Chatgpt 4o API For Sending Both PDF and Images

I am trying to write my app that can send both images and pdf attachments to ChatGPT 4o.

I am aware that using the openAI Assistant feature with FileID makes reading PDF possible with ChatGPT4o. And I am also aware of using normal completion API with image_url makes reading image possible.

The annoying part is that the Assistant feature doesn’t support images, and on the contrary sending PDF as image_url with completion API results in “Invalid MIME type. Only image types are supported.”

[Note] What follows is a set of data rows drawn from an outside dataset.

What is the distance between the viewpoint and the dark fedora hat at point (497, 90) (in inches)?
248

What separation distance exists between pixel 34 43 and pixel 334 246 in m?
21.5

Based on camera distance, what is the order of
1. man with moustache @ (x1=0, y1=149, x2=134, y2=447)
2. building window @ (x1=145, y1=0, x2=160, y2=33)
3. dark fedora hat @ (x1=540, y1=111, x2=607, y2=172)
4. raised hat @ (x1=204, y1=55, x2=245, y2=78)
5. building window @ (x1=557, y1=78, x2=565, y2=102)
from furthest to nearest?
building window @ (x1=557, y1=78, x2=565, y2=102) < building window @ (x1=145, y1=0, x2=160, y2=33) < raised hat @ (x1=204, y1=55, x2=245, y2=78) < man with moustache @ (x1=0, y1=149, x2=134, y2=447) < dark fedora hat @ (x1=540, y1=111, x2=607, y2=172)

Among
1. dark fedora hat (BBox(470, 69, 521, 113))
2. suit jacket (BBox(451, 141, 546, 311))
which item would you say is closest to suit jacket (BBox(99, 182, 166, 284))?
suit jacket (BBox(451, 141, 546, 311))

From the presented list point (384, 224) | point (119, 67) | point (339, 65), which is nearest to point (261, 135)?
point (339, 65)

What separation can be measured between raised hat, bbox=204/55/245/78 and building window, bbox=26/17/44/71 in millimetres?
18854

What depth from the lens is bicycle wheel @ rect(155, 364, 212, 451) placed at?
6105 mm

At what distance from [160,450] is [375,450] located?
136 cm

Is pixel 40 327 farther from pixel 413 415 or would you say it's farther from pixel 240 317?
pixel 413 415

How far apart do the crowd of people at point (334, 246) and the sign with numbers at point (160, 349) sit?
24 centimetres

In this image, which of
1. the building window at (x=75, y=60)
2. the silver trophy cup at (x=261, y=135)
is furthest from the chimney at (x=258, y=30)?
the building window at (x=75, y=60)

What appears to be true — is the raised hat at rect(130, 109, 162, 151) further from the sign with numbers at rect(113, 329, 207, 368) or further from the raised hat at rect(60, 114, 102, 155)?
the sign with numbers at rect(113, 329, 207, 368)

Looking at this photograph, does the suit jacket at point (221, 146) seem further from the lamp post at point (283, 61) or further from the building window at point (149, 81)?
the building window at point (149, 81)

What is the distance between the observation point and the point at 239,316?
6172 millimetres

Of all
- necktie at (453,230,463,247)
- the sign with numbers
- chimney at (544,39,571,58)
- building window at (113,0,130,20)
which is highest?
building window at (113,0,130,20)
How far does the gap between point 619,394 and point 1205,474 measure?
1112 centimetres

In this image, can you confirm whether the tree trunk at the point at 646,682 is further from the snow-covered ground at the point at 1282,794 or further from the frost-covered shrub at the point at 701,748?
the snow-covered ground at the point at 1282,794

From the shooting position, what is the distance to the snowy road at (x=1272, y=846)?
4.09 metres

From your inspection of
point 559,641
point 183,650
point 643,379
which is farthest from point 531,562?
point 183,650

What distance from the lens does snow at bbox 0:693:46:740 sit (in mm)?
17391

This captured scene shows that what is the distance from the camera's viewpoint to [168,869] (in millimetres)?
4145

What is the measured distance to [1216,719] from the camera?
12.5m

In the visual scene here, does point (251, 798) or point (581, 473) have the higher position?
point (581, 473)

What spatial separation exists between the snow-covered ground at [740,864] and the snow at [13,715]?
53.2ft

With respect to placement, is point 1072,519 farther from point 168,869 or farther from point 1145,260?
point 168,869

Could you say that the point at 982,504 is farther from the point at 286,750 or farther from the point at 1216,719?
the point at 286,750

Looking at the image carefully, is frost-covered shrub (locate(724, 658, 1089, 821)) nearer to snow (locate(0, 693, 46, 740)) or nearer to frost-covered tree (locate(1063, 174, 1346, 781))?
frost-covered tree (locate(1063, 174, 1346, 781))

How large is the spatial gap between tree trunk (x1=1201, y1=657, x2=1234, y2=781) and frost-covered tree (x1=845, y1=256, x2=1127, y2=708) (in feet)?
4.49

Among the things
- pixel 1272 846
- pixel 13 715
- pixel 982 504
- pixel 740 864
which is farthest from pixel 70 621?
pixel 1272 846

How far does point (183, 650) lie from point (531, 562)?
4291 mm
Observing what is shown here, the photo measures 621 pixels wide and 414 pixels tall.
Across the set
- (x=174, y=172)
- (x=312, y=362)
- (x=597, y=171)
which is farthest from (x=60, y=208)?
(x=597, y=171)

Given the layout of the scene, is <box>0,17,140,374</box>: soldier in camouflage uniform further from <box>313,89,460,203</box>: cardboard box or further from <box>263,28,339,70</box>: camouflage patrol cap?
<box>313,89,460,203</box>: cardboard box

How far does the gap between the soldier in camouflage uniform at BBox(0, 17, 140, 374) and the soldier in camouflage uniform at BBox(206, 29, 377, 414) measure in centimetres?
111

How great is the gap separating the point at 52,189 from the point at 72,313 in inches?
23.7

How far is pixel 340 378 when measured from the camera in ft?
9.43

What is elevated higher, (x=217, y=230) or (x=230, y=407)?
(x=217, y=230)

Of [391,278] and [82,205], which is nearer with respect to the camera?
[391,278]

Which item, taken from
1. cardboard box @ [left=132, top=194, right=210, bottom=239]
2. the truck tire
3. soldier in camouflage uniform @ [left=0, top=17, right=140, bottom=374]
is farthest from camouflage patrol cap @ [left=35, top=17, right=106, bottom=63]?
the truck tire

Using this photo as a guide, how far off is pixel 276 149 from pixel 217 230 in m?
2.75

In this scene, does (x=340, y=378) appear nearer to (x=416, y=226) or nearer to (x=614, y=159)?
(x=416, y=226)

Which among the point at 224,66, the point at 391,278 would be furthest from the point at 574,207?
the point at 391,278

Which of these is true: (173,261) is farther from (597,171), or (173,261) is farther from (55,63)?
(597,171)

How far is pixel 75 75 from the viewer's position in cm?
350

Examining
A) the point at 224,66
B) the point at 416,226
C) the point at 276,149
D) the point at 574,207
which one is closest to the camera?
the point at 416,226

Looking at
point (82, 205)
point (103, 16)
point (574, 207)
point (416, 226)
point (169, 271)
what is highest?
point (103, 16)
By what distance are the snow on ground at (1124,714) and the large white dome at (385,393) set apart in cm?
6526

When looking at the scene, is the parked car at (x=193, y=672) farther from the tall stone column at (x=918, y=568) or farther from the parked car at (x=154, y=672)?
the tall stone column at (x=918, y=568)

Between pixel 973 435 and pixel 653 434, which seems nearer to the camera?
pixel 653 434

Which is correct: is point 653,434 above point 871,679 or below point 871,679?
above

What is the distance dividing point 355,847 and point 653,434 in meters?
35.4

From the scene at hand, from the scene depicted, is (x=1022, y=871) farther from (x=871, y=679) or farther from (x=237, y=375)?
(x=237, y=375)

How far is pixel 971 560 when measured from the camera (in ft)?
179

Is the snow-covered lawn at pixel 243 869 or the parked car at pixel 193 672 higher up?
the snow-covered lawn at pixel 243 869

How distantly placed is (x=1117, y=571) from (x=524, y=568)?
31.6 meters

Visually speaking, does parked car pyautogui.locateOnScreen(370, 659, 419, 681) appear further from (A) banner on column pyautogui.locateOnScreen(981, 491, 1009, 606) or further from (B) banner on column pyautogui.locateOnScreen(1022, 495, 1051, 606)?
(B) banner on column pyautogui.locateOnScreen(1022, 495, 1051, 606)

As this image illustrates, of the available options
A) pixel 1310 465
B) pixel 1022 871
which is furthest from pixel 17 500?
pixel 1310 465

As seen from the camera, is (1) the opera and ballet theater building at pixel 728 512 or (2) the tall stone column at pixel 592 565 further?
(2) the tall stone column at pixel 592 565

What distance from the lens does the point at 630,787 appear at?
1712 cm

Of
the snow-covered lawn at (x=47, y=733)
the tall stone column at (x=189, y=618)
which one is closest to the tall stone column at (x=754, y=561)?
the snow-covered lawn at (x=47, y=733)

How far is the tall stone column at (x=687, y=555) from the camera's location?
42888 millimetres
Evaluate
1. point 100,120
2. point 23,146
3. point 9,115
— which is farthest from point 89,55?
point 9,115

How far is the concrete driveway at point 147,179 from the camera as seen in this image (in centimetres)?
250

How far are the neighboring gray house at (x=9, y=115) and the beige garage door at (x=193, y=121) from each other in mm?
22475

Do I really have to check file extension first to determine to use Assistant or Completion?

1 Like

Welcome to the community!

what makes you say that?

https://platform.openai.com/docs/api-reference/messages/createMessage

2 Likes

Thank you Diet.

I see that Assistant thread message creation has this image_url feature, but it doesn’t work quite the same way as the CompletionAPI where it can accept local image_url rather than the thread message only accepts external image_url.

I guess I could first determine if the extension is non-pdf file, then I will upload the image file to an image hosting service to provide the image_url to thread message.

Is that the best approach for now?

1 Like

The Assistants API supports file upload of images first to your API storage, and then you can attach an image to a user message placed into a thread by using the file ID received.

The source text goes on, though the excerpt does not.